In January 2012, a case of Human African Trypanosomiasis (HAT) has been identified in Germany in a traveller returning from the Masai Mara area in Kenya. The 62-year-old man had travelled to the Masai Mara game park from 18 to 19 January 2012 and developed fever on 28 January. The infection with Trypanosoma brucei rhodesiense was confirmed by laboratory testing three days hereafter.
On 28 January 2012, a 62-year-old man was hospitalised after a sudden onset of fever with temperature up to 39°C in a local hospital near Frankfurt, Germany. The fever started after his return from a holiday trip to Kenya from 8 to 28 January. Upon arrival in Germany and admittance to a local hospital, the patient was suspected to have malaria and treatment with Atovaquon / Proguanil was administered for two consecutive days. The diagnosis was made on the basis of a thin smear, which was later re-evaluated after the patient’s transfer to the Infectious Diseases Department of Frankfurt University Hospital and no Plasmodium parasites were detected.
He had travelled by airplane directly from Frankfurt to Mombasa and back and spent all the time at a beach resort south of Mombasa except for a trip to the Masai Mara area from 18 to 19 January.
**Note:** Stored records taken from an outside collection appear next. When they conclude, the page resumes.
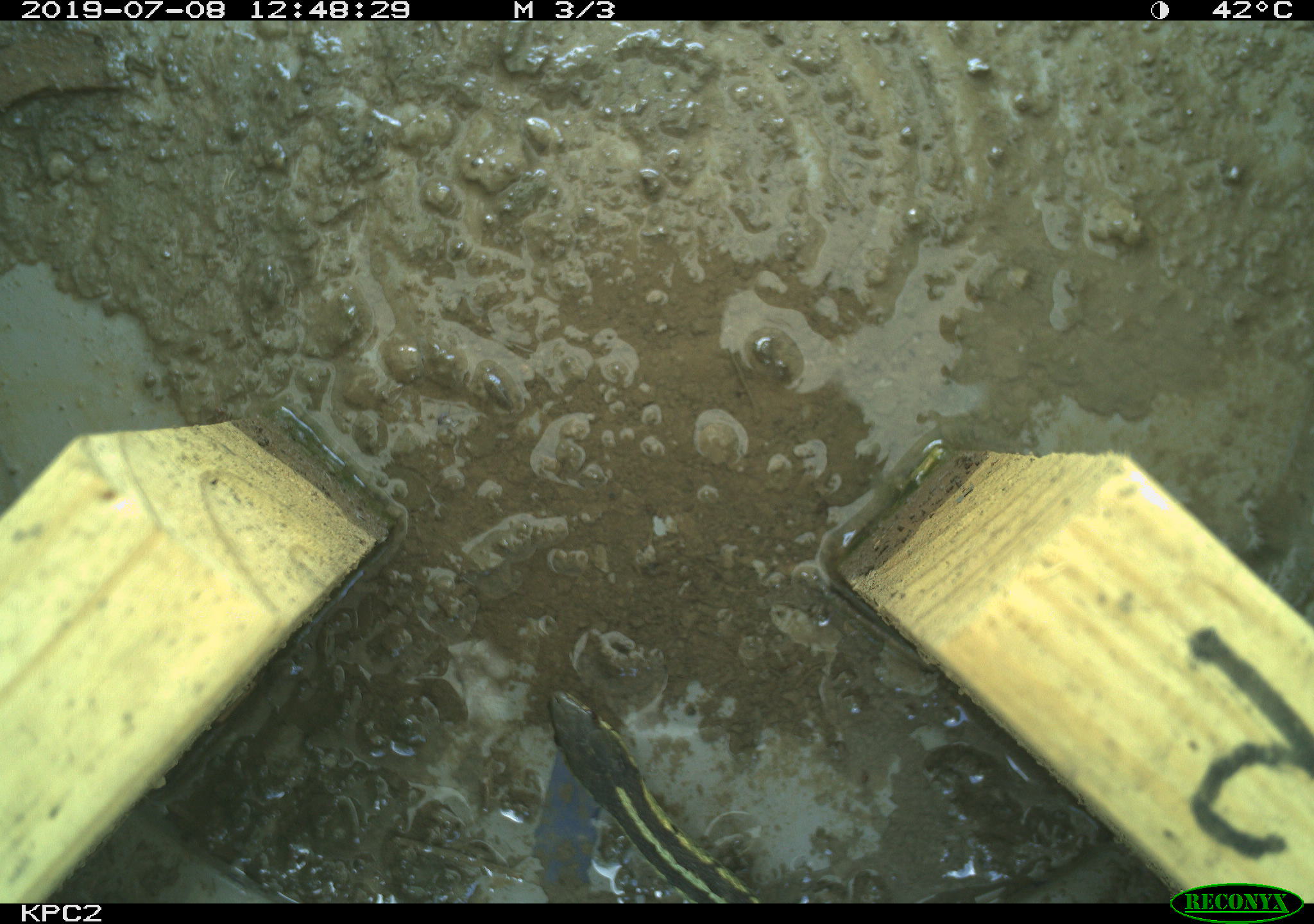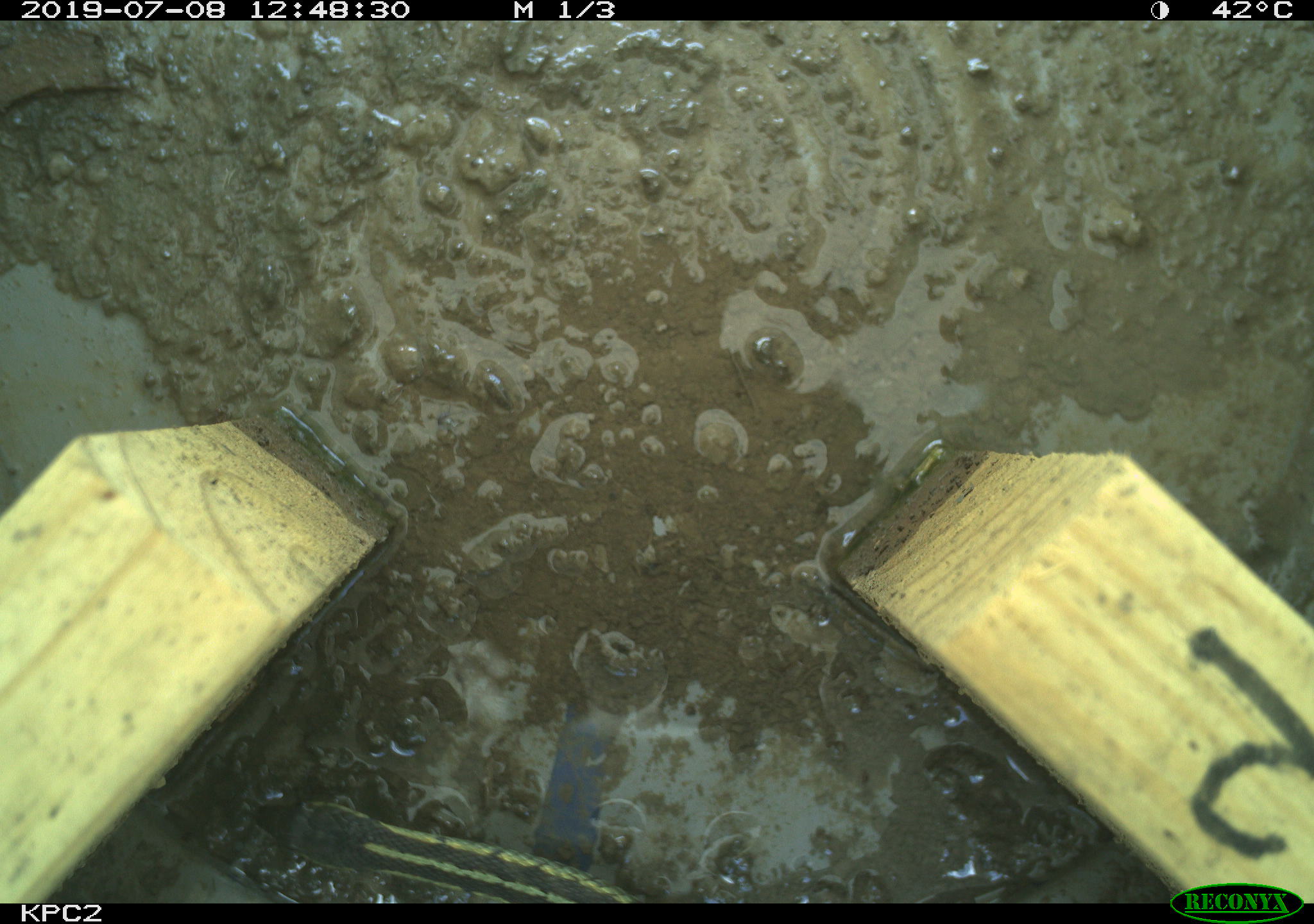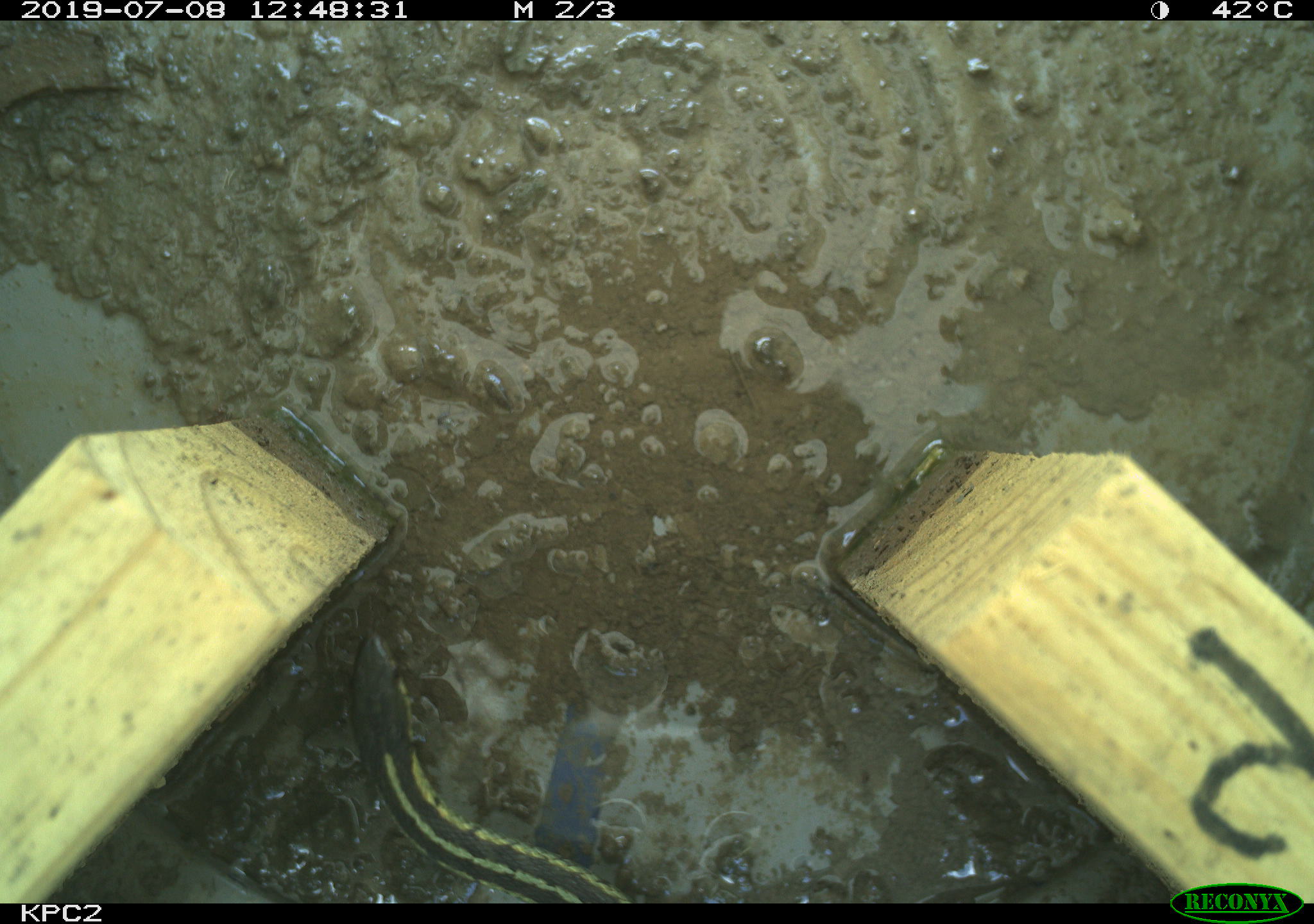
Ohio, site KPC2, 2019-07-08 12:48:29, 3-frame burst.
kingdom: Animalia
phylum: Chordata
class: Reptilia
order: Squamata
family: Colubridae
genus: Thamnophis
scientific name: Thamnophis sirtalis sirtalis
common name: eastern gartersnake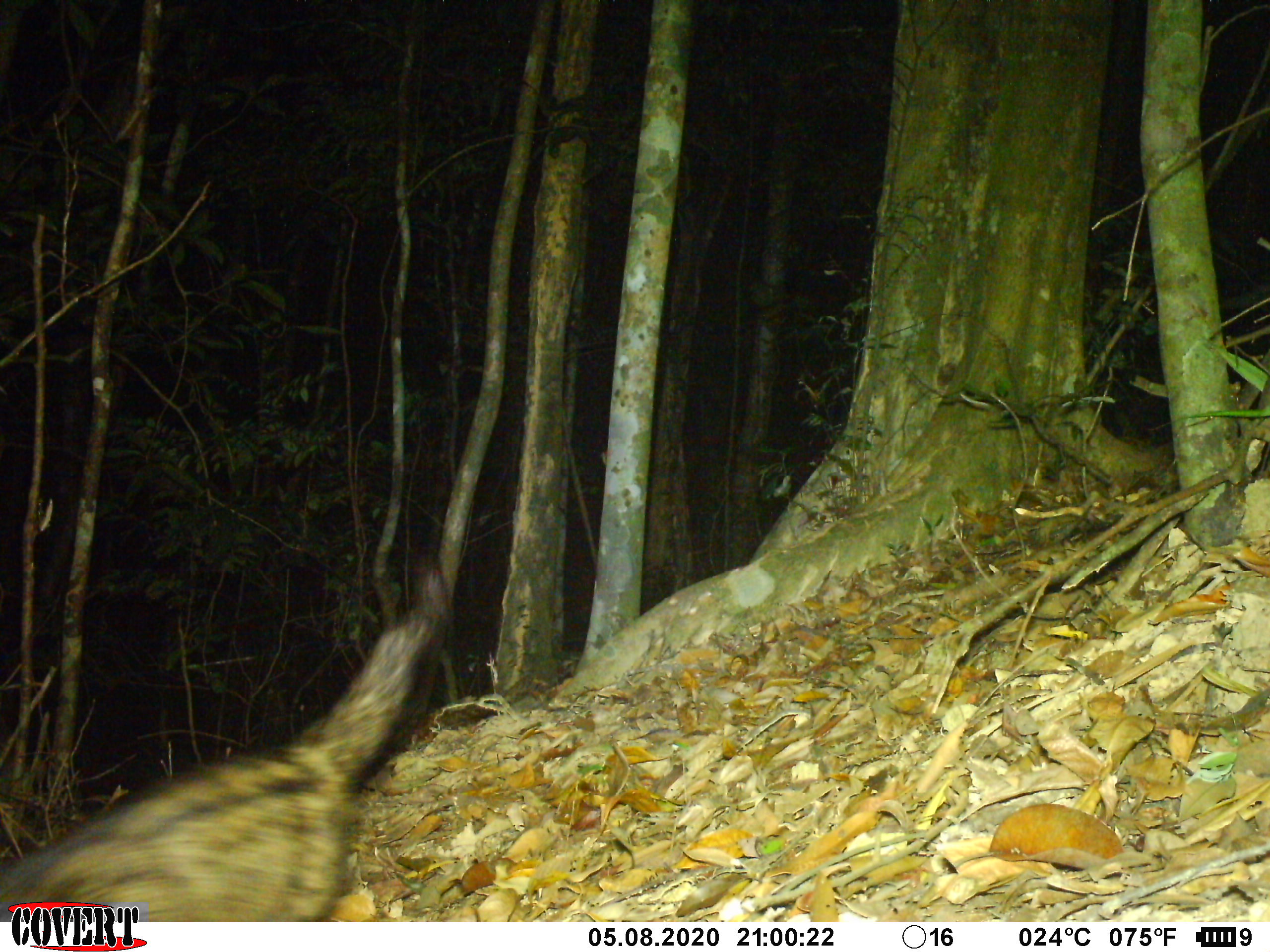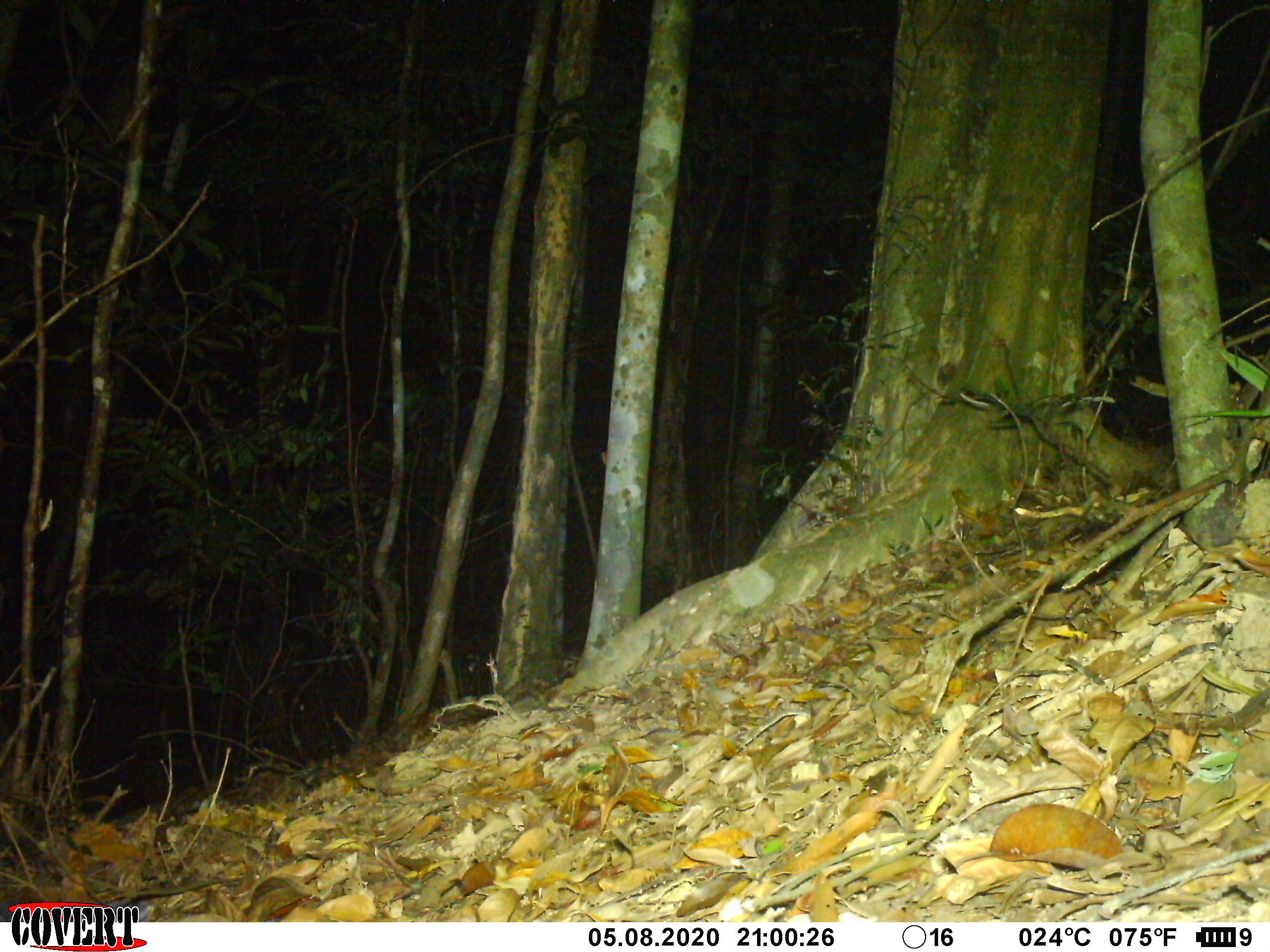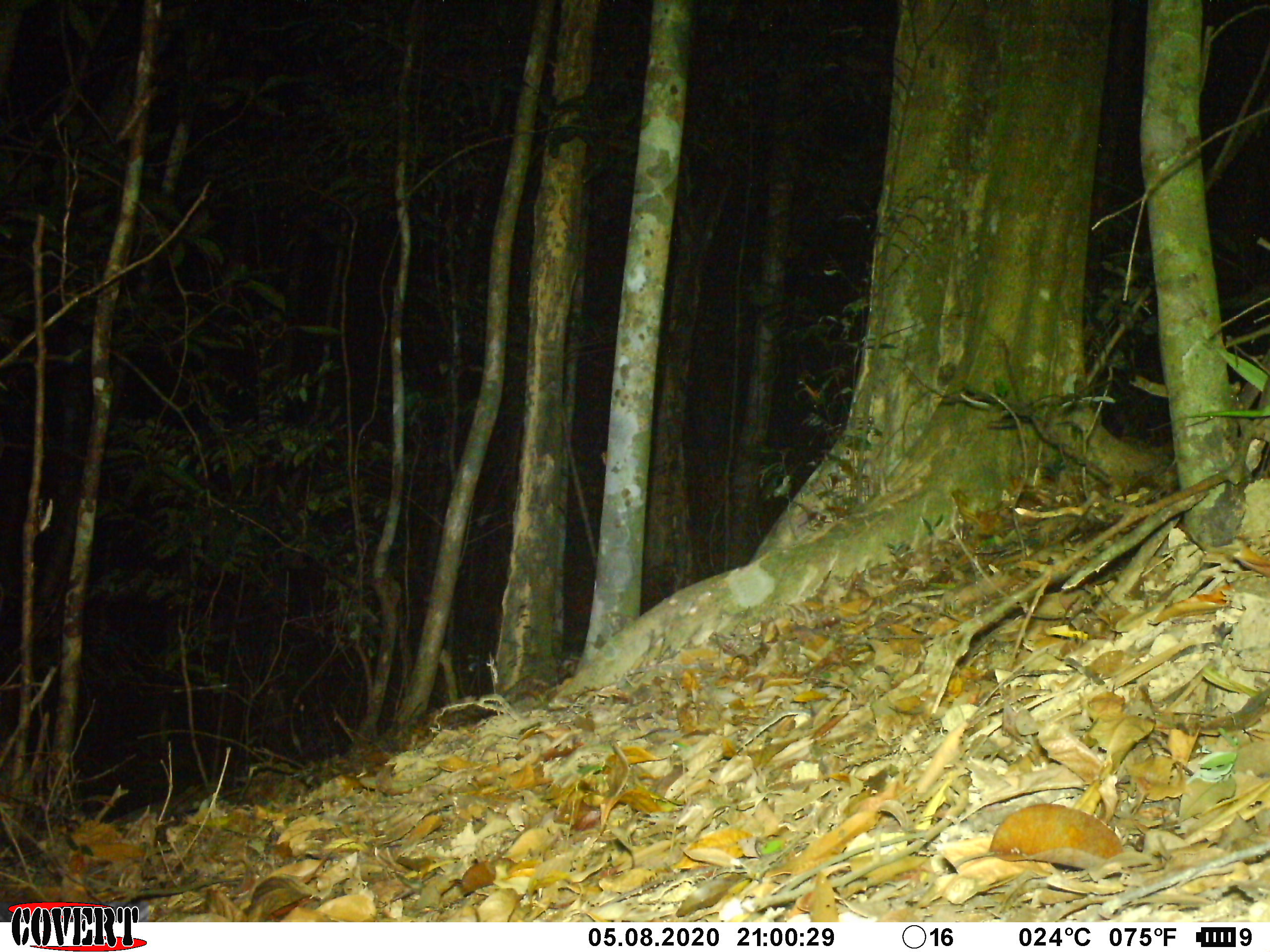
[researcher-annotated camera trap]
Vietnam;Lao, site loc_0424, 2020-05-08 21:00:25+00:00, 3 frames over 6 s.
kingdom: Animalia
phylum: Chordata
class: Mammalia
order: Carnivora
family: Viverridae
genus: Paradoxurus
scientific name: Paradoxurus hermaphroditus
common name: common palm civet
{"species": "common palm civet (Paradoxurus hermaphroditus)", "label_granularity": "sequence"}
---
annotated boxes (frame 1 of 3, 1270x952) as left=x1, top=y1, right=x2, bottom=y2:
common palm civet: left=0, top=557, right=449, bottom=922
For this trip, he flew from Mombasa to the Ol Kiombo airstrip, stayed at a camp in the area, and then went on safari excursions within a radius of approximately 50 km from the camp. He wore shorts and short sleeved shirts most of the time and used insect repellents.
Despite anti-malarial treatment, the patient was still febrile on 31 January and was transferred to the Infectious Diseases Department of Frankfurt University Hospital. By then, the clinical symptoms had become more severe, with strong frontal headaches, vertigo, nausea and arthralgia. Fever was still high at 39.1°C. He had two distinct, painless skin lesions over both tibiae (Figure 1), but no localised or disseminated lymph node enlargement.
Figure 1. Chancres due to infection with Trypanosoma brucei rhodesiense in a German traveller returning from the Masai Mara area, Kenya, January 2012
Malaria parasites were not confirmed in Quantitative Buffy Coat, Giemsa-stained thin or thick blood smears and the malaria antigen test (BinaxNow) was negative. However, Trypanosoma brucei rhodesiense was detected in thick blood smears stained with Giemsa (Figure 2) on 1 February.
Figure 2. Giemsa-stained Trypanosoma brucei rhodesiense in a thick blood smear from a German traveller returning from the Masai Mara area, Kenya, January 2012
Treatment was started three hours after diagnosis of trypanosomiasis with 1 g of suramin as a continuous infusion over one hour. As the substance was not readily available, it was brought to Frankfurt University Hospital from the “Missionsärztliche Klinik” Würzburg, Germany, where a regular stock of suramin is kept. In parallel, the patient was given prednisolone to prevent allergic reactions. The treatment was followed on day 1, 3, 7, 14 and 21 without complications.
A lumbar puncture performed on day 2 of therapy revealed a normal cerebrospinal fluid (CSF) pattern and a PCR with Trypanosoma spp. specific primers was negative from CSF as opposed to the peripheral blood, where it was found to be positive. The patient had leuko- and thrombopenia, an elevated complement regulatory protein (CRP) and aspartate and alanine transaminase levels two times the upper limit of normal. Electrocardiogram and echocardiography did not show any pathological findings.
The fever subsided on day 2 of treatment and no parasites were detected from day 3 of the treatment onwards. T. b. rhodesiense antibodies were detected by immunofluorescence testing performed at the reference laboratory (Bernhard Nocht Institute, Hamburg, Germany) on day 8 of treatment, 12 days after the first symptoms whilst having been negative on day 1 of treatment. The patient concluded his treatment as planned on day 21 without any residual problems and left the hospital.
Following the detection of a case of Human African Trypanosomiasis (HAT) we screened the literature for recent alerts of HAT in Kenya and only ProMED had previously published a report on the occurrence of HAT in Kenya. This however, was documented almost 11 years before the current case [1,2]. About a month after the occurrence of the case described here, there was a further case of HAT from the Masai Mara area described in this issue of Eurosurveillance .
A literature research on PubMed revealed two publications that reviewed the epidemiology of HAT in non-endemic countries. A review of HAT cases imported into Europe between 2005 and 2009 included 11 cases, five of which were infected with T. b. rhodesiense. There were no cases described from Kenya, but two infected patients had travelled to the Serengeti, which directly borders Masai Mara . In another report, the bibliographic data were supplemented by the World Health Organization (WHO) data on requests of antitrypanosomal drugs from hospitals in non-endemic countries treating travellers. These data showed that 94 cases of HAT were identified between 2000 and 2010, 72% of which were caused by T. b. rhodesiense. Although 59% of the cases were identified in Tanzania, with the vast majority of cases being tracked back to the Serengeti, no cases have been reported from Kenya .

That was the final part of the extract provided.